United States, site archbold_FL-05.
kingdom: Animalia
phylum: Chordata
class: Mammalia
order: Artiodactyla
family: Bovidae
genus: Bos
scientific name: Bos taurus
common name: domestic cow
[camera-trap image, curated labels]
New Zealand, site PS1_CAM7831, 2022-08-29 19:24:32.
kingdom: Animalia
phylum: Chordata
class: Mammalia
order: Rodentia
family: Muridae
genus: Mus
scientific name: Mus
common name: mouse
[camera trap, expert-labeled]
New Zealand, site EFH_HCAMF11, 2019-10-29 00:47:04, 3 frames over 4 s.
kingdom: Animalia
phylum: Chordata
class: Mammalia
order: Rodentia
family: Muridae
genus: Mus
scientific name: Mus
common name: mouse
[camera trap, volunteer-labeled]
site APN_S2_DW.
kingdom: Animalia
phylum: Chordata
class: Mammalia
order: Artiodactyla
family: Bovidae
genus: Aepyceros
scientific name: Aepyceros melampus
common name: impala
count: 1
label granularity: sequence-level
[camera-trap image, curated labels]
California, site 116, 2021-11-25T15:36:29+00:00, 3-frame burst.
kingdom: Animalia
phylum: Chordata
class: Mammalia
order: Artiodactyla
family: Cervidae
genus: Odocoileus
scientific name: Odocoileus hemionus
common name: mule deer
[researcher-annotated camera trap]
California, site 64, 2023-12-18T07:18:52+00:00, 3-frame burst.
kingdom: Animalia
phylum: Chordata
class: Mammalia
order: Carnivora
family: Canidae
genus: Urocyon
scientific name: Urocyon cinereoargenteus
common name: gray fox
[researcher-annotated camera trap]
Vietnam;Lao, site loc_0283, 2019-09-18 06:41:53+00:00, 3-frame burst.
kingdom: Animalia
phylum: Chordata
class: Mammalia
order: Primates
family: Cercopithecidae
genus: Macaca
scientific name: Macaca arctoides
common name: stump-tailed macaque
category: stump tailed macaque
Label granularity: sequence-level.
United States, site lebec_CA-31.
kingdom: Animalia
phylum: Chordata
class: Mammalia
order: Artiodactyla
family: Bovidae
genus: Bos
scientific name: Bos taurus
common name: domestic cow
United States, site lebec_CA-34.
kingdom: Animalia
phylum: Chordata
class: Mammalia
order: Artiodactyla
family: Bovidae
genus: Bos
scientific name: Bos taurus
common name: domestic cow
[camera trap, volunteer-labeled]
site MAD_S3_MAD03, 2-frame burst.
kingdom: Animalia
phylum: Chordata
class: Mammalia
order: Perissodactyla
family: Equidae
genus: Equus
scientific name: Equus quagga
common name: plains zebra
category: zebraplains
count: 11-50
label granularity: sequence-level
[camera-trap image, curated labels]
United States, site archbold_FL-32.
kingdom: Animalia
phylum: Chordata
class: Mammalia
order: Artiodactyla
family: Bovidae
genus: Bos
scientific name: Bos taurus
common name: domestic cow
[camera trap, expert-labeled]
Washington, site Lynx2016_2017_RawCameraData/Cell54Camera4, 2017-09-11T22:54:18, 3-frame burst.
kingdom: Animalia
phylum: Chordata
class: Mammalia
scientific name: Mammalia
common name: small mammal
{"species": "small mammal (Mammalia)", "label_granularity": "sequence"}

Goal of the exercise —
Take every line in the preceding listing that contains "United" and copy it.

Reply to the exercise —
United States, site archbold_FL-05.
United States, site lebec_CA-31.
United States, site lebec_CA-34.
United States, site archbold_FL-32.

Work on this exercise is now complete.